I've had a girlfriend when i was 18 years old. I loved her, we dated like 2.5 years. I believe at some point she genuinely loved me too. Our relationship was not ordinary, we went through many things together. We shared our most personal pains and we did everything.

I never said i was in love with her, not even once.

I think she understood, she never asked if i ever loved her or not, that's why i loved her.

It's just, i never loved anything but bringing that up was too tiring, at one point, i did bring it up.

I told her i never loved anyone or anything, i was a loveless little prick and i blamed the world for it.

We were crossing the street and she held my hand and said "I never loved anyone or anything too, let's hate everything together, at least together, it wouldn't be so lonely right?"

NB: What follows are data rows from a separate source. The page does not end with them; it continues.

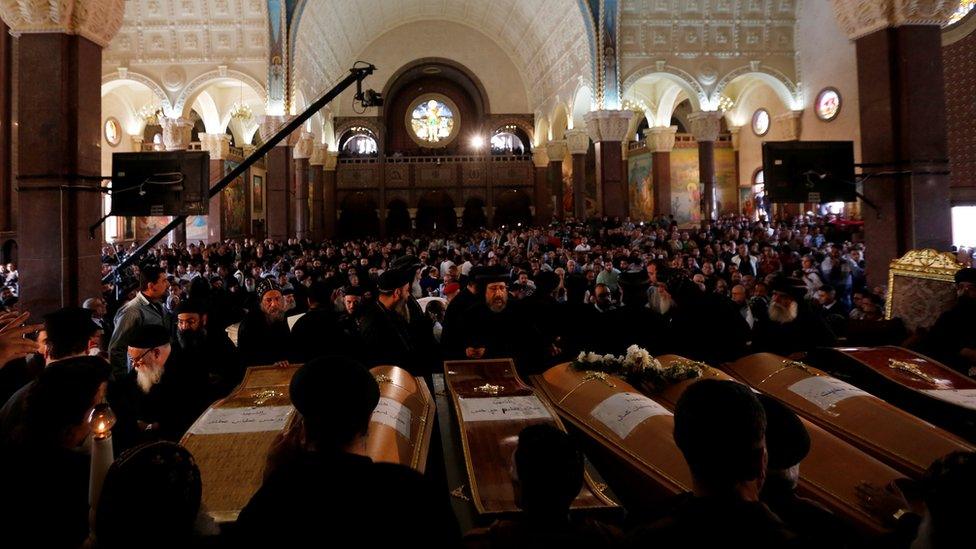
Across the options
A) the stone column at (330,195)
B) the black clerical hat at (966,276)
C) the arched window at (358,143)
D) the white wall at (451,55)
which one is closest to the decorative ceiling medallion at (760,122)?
the white wall at (451,55)

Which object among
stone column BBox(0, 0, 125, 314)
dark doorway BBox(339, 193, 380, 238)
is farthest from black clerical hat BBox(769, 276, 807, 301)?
dark doorway BBox(339, 193, 380, 238)

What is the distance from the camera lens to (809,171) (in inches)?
278

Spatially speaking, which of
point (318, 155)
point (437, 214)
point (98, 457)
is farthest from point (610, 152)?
point (98, 457)

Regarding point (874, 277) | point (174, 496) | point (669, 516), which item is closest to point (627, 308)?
point (669, 516)

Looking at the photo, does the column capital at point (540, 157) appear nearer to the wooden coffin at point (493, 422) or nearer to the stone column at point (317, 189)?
the stone column at point (317, 189)

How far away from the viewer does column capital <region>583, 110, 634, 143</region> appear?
16484mm

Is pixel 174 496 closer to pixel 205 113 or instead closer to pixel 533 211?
pixel 205 113

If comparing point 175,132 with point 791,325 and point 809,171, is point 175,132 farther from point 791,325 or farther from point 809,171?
point 791,325

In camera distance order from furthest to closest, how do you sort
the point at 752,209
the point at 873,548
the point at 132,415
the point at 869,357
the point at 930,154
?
the point at 752,209
the point at 930,154
the point at 869,357
the point at 132,415
the point at 873,548

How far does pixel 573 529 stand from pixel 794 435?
86cm

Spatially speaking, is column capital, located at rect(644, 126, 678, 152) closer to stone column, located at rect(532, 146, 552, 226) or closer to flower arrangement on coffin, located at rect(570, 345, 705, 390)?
stone column, located at rect(532, 146, 552, 226)

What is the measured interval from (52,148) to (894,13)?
34.0 feet

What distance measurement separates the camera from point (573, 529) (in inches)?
54.4

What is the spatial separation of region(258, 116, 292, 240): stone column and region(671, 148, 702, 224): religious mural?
17788mm
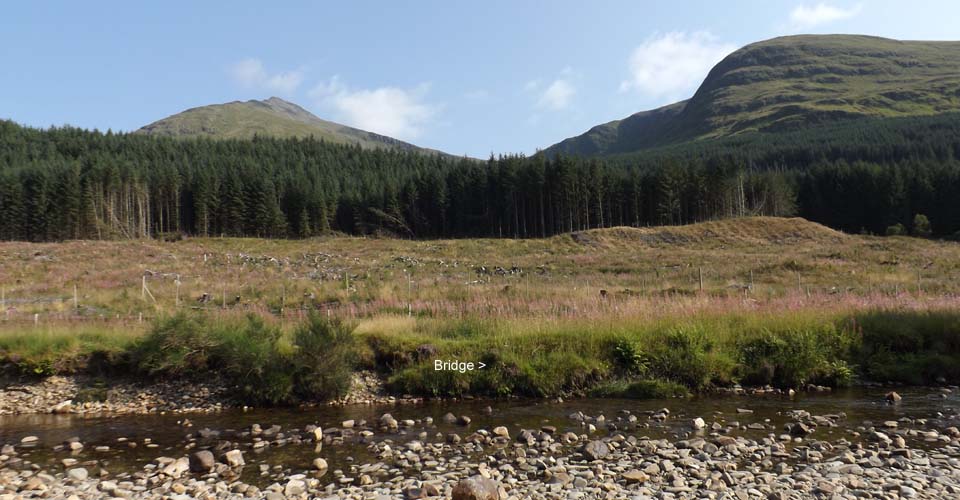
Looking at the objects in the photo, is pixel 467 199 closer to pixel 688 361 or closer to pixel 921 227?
pixel 921 227

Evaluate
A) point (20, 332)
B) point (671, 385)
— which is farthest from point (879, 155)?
point (20, 332)

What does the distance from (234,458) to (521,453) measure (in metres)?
5.11

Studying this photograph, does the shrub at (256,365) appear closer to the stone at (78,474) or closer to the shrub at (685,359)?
the stone at (78,474)

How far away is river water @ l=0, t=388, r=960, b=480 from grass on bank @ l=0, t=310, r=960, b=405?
70cm

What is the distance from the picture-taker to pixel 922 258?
152 ft

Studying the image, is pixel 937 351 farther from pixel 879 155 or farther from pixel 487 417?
pixel 879 155

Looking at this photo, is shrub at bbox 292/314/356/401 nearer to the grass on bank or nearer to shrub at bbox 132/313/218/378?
the grass on bank

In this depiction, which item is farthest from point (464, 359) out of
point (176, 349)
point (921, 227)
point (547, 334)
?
point (921, 227)

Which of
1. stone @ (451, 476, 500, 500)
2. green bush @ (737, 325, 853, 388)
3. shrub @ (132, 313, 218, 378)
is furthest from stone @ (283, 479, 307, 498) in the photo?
green bush @ (737, 325, 853, 388)

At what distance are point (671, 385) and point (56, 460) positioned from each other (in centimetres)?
1349

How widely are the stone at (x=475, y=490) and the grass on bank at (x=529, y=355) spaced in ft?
21.2

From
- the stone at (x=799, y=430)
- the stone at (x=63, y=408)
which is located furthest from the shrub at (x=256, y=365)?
the stone at (x=799, y=430)

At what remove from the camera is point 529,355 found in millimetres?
14852

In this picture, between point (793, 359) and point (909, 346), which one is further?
point (909, 346)
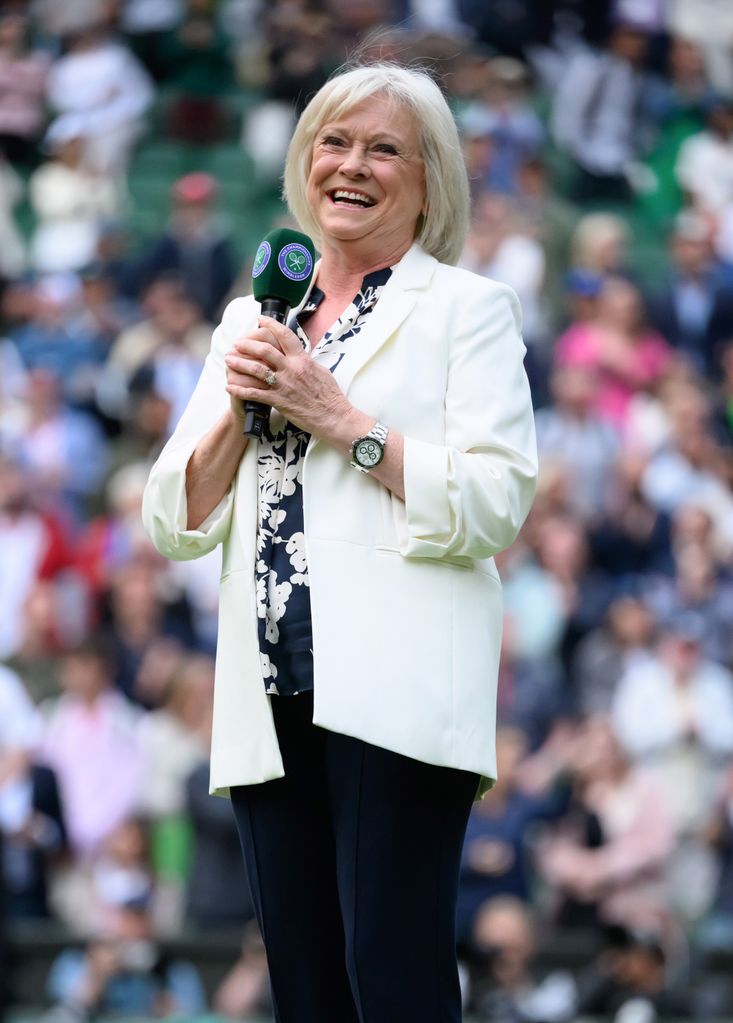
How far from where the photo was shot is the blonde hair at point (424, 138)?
3.21 metres

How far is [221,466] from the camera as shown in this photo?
3.15 meters

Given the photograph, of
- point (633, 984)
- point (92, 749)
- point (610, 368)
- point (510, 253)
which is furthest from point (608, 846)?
point (510, 253)

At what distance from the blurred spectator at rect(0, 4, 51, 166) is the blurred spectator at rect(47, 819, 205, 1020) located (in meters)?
6.35

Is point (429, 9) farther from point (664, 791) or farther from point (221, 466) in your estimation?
point (221, 466)

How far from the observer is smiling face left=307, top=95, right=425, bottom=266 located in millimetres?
3197

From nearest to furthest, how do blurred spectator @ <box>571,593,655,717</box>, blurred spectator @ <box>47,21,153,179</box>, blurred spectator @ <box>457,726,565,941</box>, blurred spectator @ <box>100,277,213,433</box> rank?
blurred spectator @ <box>457,726,565,941</box> → blurred spectator @ <box>571,593,655,717</box> → blurred spectator @ <box>100,277,213,433</box> → blurred spectator @ <box>47,21,153,179</box>

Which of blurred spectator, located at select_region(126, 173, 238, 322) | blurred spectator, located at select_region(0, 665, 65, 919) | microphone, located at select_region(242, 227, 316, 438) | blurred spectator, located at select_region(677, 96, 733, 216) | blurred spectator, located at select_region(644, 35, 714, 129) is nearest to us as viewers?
microphone, located at select_region(242, 227, 316, 438)

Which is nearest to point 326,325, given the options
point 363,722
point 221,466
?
point 221,466

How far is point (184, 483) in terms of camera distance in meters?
3.16

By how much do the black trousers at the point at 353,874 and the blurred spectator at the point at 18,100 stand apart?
1028 cm

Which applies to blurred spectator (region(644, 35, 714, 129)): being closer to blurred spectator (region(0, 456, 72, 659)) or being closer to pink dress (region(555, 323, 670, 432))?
pink dress (region(555, 323, 670, 432))

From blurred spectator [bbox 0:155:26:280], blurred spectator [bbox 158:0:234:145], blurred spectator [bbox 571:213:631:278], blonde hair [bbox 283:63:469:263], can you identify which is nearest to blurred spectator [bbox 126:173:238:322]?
blurred spectator [bbox 0:155:26:280]

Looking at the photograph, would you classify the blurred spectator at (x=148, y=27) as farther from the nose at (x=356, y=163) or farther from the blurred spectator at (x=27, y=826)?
the nose at (x=356, y=163)

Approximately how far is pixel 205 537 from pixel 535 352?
24.6ft
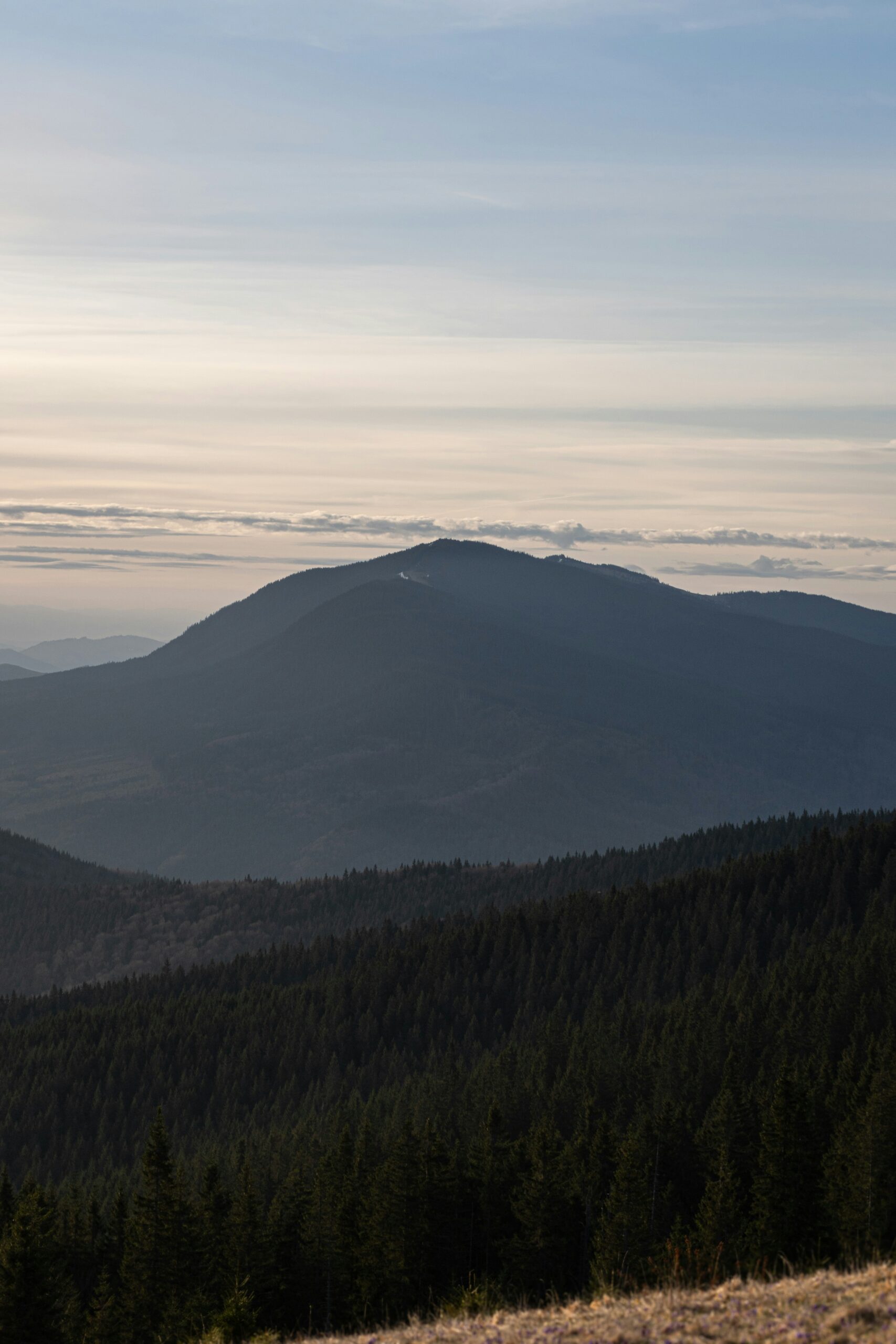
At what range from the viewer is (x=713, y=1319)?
2234cm

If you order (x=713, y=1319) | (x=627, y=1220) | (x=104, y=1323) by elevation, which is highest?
(x=713, y=1319)

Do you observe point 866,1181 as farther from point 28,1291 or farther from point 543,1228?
point 28,1291

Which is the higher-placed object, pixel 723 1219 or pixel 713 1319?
pixel 713 1319

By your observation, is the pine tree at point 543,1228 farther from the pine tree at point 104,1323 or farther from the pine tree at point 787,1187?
the pine tree at point 104,1323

That was genuine, in the end she and i had to go our seperate ways and i blamed her for it, but hey, what can you do.

She still says she hates everything, she is still true to herself and i admire her about this. But now she says she learned hate is a personal thing and you cannot share it with another, so she is out there, hating the world alone.

She went on a quest to find another one who can share her hate.

When we were separated, i started to dabble around the concept of "love". Like how it supposed to make you feel, how can you love someone, how can you be "in" love with someone, it was so alien to me, i didn't even comprehend the basics of it you know?

Then i met with someone else, she was a complete headcase but then again average Jane's always bore me so i accepted that part of myself. Anyway, that someone made me feel some feelings, it was ok at some point but certain time had passed i started to lost my control over my feelings, in the end she and i had to go on seperate ways too, she damaged me i damaged her things were said and done but it was OK. It was a brief period of stupidity on my part to let my emotions go on a rampage like that.

But in the end, the girlfriend i dated for like 2.5 years had gone on a quest to find out more about her hatred and i've gone on a quest to find more about love.

I met with her recently, she said i had changed, i've became a less sincere person, my mask had become harder my shell had become thicker. She said i was not the person she liked.

She had no emotions besides her hatred but in the end she stayed true to her one identifiable emotion and that way she never lost herself. On the other hand, i dabbled in emotions that i didn't understand and that made me a abomination, i get sad in weird situations, i get angry in unnecessary people, that "learning to love" process fucked with my head so much it made some perma changes in my character.

So i tell you kids, stay true to your familiar emotions in case you don't wanna be fucked in your head like me.